One of the developers of Bitcoin’s Lightning Network, Rusty Russel, has revealed a vulnerability in the network, which was discovered in August. In his statement and further publications, he gave a solution to the problem. Continue reading to find out more.
The Issue
The discovery of this vulnerability was made public on 30th August by Russell. According to him, “An attacker can claim to open a [lightning payments] channel but either not pay to the peer, or not pay the full amount”. The Lightning Network allows very fast and cheap transactions on top of the bitcoin blockchain, as it’s a Layer 2 payment protocol. These payment channels are what two parties open between each other and exchange funds freely until they decide to close the channel. The balances of both parties are calculated automatically at the end and sent to the blockchain as a single transaction.

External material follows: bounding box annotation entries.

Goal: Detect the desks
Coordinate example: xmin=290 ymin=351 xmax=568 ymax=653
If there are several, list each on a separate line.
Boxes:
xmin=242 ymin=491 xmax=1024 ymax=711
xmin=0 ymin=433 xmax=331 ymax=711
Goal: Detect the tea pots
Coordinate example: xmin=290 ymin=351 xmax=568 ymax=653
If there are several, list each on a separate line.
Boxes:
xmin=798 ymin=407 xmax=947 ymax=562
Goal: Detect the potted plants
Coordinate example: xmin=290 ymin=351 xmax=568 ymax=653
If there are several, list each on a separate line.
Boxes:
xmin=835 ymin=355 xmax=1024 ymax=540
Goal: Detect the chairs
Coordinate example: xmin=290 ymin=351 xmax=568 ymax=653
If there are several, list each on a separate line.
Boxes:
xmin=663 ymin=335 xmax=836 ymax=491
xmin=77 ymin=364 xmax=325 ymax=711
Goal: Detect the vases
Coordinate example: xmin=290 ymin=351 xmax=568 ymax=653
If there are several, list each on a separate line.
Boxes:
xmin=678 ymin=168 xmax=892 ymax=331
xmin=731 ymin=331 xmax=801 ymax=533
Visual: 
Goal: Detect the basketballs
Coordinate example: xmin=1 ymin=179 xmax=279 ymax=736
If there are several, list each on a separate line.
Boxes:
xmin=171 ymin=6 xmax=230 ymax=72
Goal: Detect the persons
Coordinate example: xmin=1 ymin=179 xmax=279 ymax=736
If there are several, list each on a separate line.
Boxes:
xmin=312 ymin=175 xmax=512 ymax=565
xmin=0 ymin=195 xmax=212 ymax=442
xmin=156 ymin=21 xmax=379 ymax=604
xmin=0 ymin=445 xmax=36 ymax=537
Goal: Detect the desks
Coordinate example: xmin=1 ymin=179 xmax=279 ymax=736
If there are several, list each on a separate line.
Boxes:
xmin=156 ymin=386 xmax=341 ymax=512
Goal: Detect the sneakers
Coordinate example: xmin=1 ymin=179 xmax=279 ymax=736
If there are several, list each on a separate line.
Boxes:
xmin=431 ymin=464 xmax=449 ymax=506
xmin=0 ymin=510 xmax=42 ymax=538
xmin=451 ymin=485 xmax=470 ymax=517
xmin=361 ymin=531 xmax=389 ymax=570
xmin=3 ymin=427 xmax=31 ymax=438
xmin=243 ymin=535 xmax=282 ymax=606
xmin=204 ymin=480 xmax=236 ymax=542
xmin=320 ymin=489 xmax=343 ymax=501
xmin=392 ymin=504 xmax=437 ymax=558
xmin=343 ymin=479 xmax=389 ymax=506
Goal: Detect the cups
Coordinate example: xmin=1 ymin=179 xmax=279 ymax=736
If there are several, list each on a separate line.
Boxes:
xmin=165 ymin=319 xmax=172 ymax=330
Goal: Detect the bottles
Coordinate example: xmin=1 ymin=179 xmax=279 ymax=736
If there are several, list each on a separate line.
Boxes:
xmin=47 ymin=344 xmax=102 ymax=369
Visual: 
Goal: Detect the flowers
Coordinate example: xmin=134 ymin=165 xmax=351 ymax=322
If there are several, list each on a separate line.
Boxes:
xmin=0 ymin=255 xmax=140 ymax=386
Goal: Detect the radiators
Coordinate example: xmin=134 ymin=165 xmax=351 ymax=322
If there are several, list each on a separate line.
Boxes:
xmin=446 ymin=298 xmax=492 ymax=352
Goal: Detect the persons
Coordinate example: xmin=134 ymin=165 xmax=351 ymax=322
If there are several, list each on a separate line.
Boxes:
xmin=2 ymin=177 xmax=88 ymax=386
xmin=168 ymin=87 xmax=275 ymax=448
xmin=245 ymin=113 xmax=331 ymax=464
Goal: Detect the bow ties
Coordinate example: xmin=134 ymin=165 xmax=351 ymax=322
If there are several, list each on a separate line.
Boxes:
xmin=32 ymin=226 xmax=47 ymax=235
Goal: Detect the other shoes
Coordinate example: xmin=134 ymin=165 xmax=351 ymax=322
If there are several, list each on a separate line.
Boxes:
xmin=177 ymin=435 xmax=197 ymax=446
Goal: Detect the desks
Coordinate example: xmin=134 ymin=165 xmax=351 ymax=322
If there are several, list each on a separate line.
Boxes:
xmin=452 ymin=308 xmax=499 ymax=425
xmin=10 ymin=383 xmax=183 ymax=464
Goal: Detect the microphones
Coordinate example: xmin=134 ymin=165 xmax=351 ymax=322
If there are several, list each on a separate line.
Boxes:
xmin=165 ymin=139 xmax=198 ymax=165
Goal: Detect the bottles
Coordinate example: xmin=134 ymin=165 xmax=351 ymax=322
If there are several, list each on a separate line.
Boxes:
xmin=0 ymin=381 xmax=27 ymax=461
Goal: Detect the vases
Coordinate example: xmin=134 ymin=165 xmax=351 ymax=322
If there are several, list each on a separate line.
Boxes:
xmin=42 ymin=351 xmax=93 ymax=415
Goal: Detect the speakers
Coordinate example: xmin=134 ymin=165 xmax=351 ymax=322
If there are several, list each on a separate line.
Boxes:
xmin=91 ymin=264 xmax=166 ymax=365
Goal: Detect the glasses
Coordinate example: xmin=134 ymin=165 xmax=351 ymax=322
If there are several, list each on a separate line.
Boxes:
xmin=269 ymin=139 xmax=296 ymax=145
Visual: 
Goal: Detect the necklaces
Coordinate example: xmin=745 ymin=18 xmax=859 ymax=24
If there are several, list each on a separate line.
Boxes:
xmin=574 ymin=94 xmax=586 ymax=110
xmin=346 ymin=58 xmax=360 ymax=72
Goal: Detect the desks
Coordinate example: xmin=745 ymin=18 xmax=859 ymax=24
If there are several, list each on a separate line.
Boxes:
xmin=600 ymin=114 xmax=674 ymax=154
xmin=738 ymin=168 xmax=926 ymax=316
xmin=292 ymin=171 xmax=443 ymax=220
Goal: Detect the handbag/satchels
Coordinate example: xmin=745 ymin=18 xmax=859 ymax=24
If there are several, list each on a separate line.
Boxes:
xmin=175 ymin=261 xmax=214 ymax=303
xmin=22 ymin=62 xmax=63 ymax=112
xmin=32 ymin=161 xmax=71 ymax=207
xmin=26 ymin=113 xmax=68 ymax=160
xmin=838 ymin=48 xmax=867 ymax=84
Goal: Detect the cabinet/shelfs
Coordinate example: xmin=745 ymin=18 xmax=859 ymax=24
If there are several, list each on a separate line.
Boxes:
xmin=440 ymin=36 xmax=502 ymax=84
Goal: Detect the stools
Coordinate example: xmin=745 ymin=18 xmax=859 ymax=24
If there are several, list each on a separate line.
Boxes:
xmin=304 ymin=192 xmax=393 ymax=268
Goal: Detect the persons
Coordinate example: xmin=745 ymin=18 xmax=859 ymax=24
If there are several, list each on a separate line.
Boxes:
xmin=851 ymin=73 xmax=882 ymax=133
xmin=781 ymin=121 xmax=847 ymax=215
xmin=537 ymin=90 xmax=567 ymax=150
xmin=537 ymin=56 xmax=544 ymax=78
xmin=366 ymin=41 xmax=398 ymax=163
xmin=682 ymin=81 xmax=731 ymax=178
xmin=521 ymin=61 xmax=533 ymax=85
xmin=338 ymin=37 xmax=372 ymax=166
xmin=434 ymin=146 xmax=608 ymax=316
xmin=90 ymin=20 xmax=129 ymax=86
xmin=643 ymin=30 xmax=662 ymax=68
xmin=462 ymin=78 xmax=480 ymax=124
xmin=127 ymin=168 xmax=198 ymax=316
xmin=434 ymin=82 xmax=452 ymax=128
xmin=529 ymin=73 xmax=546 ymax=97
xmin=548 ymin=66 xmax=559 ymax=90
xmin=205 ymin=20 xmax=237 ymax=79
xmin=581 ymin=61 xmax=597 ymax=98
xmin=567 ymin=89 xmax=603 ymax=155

Without proper checks and security in place, a malicious user could pretend to open such a channel and send fake transactions. This way, an honest user could then send back real funds without knowledge that the receiver is an attacker. There is no information on how much people are victims to this scam, but all major lightning clients have been upgraded in order to fix this vulnerability.
The Solution
Russell proposed a solution, where once a transaction is seen “peers must check that the output as described in ‘funding_created'[1] is a funding transaction output[2] with the amount described in ‘open_channel'[3]”. He mentioned that c-lighting versions 0.7.1 and above will perform said process correctly and recommends that users upgrade the older versions of their nodes.

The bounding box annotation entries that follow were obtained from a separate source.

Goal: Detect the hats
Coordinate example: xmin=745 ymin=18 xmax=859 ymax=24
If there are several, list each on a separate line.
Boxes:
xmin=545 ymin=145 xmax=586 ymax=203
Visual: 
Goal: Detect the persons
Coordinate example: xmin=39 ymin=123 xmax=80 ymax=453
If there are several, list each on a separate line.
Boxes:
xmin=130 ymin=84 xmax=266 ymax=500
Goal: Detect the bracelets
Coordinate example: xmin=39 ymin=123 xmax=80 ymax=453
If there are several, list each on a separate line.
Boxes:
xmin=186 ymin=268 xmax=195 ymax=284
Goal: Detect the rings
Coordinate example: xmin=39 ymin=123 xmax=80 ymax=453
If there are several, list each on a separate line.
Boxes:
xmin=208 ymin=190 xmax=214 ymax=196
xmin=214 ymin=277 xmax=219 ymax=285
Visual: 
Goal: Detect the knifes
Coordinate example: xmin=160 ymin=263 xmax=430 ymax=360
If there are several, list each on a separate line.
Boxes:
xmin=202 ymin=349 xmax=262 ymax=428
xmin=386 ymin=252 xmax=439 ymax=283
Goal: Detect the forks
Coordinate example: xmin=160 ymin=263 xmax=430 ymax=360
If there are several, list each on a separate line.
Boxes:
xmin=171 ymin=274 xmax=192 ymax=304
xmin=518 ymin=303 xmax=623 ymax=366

On 10th September, Olaoluwa Osuntokun, who is a CTO at Lightning Labs and ACINQ, also claims to have witnessed where the vulnerability was exploited. He also urged users to update their Lightning Nodes in order to protect the network and fix the loophole. There is information that this bug was known three months prior to the public announcement. When asked, why it took so long to release the information, Pierre-Marie-Padiou advised that the developers had to be cautious not to spread word of the bug before they found a solution, thus minimizing the damage it causes. On 26th September, the number of lightning nodes on the Bitcoin network reached 10,000 for the first time, setting a new record.
Conclusion
There will always be bugs with projects like these. Even Bitcoin still has its own bugs, which with time will be fixed. The way that the developers reacted to the possible exploit is the best-case scenario – limiting exposure of the problem and containing damage until they find a fix.